In its original form, Serena’s Act I song from Porgy and Bess consists of just two sixteen-bar verses – their elementary chords, gapped scale and limited range reminiscent of the blues. Although the second verse (‘One of these mornin’s’) implies a narrative arc, repetition of the same simple melody restrains ‘Summertime’ to the emotional range of a lullaby, as which it serves. In Bechet’s earliest recording, from 1938, the same year as Morton’s interviews, a guitar introduction by Teddy Bunn cues the world of the blues. Bechet performs the first verse fairly straight, but to begin the second, he interpolates Leonora’s opening exclamation from the ‘Miserere’ (‘Quel suon, quelle preci’); he scoops and growls in his resonant low range as few Leonoras would dare. Meanwhile, Sid Catlett’s drums hint at Trovatore’s portentous ‘death’ rhythm: dum, da-da-dum, da-da-dum. In effect, Bechet transforms the two verses of ‘Summertime’ into a single thirty-two-bar chorus, in which this Verdian ‘middle 8’ contrasts in register, timbre and affect with the Gershwin.
On the face of it, Bechet’s is an odd interpolation, introducing terrible omens to this easy livin’, fish jumpin’, good lookin’ summer’s day. But already in Porgy and Bess, Serena reprises the lullaby during the storm, as later does Bess, when daddy and mamma can no longer stand by. Indeed, there’s a heavenly turn (as well as an aspirational one) in that second verse, for the child who will ‘rise up singin’ … spread yo’ wings … take the sky’. Bechet was consistent in appropriating Leonora’s impassioned line in subsequent recordings, rounding out the form of ‘Summertime’ and awarding it greater emotional depth.

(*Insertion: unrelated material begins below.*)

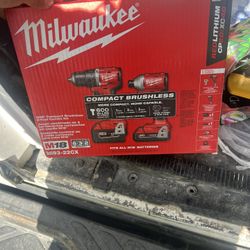 Milwaukee Drills 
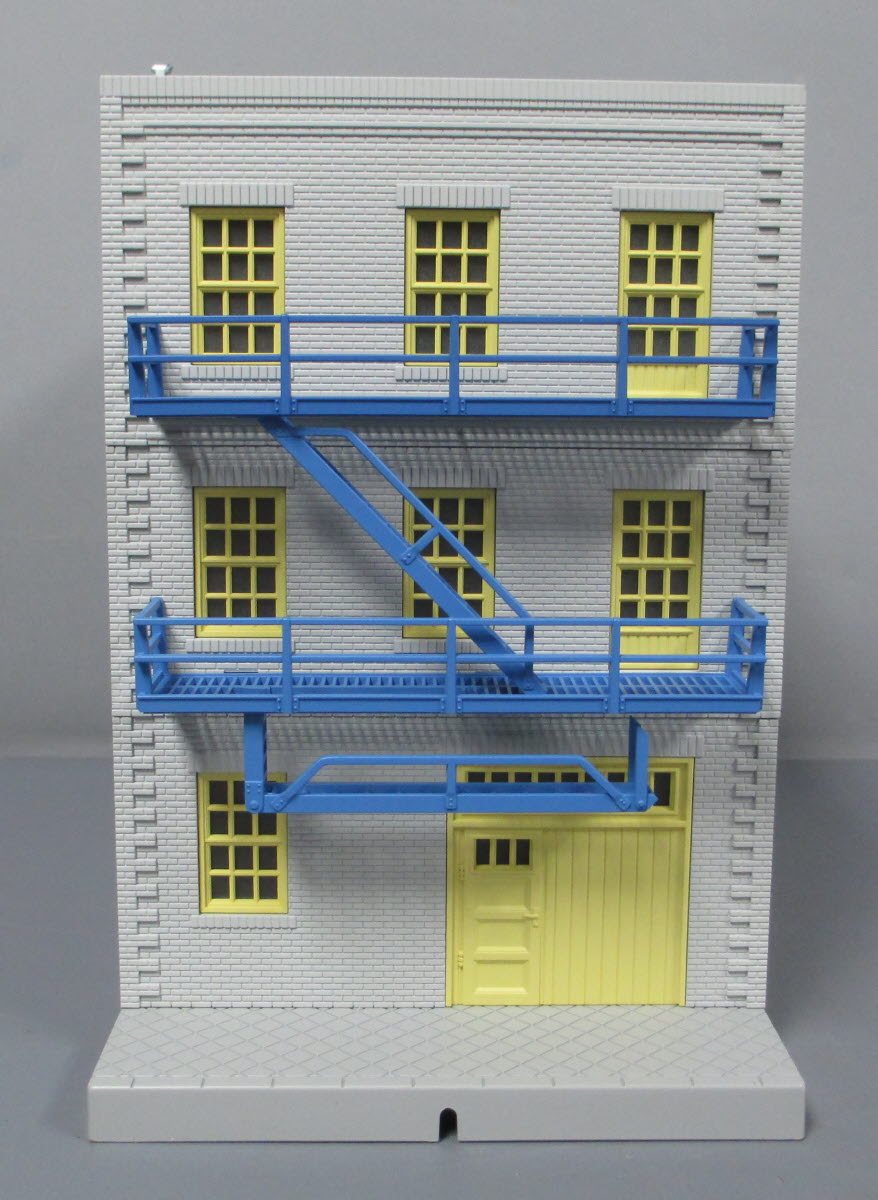 MTH 30-90155 Hubie Skriemen D.D.S. 3-Story City w/Fire Escape & Blinking Sign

Like many African Americans, then as now, Bechet was ambivalent about Gershwin’s ‘folk opera’: ‘There’s some feeling there, it’s a nice show’, he said, but it’s ‘not real Jazz’. ‘Summertime’ comes ‘just about the closest to the mood of Negro music. But listen to it, listen to it real careful … It’s a borrowed feeling … It still isn’t saying what the black man, he’d say.’Footnote 15 Despite playing, later in life, songs like his ‘Petite fleur’ that were commonly heard as nostalgic, Bechet was not one for maudlin sentimentality.Footnote 16 On the contrary, his playing throbs powerfully, even angrily, especially if – as when drawing down his reserves of air at the end of a long phrase, before a last, defiant flourish – he may sound vulnerable. This rawness of expression offers some explanation for Bechet’s intervention in ‘Summertime’. He brings the song back to the blues by stepping further away, tapping another source of finely wrought emotion. As Leonora wails away for the man she’s lost, the ‘Miserere’ oozes blues sentiment: Bechet begs us to imagine the role sung, with ardour and belligerence in tragic equal measure, by a singer such as Bessie Smith. If, in other words, Jelly Roll Morton jazzed the classics to claim their standing, Bechet in contrast has Verdi show Gershwin the extraordinary vitality of a lowdown blues.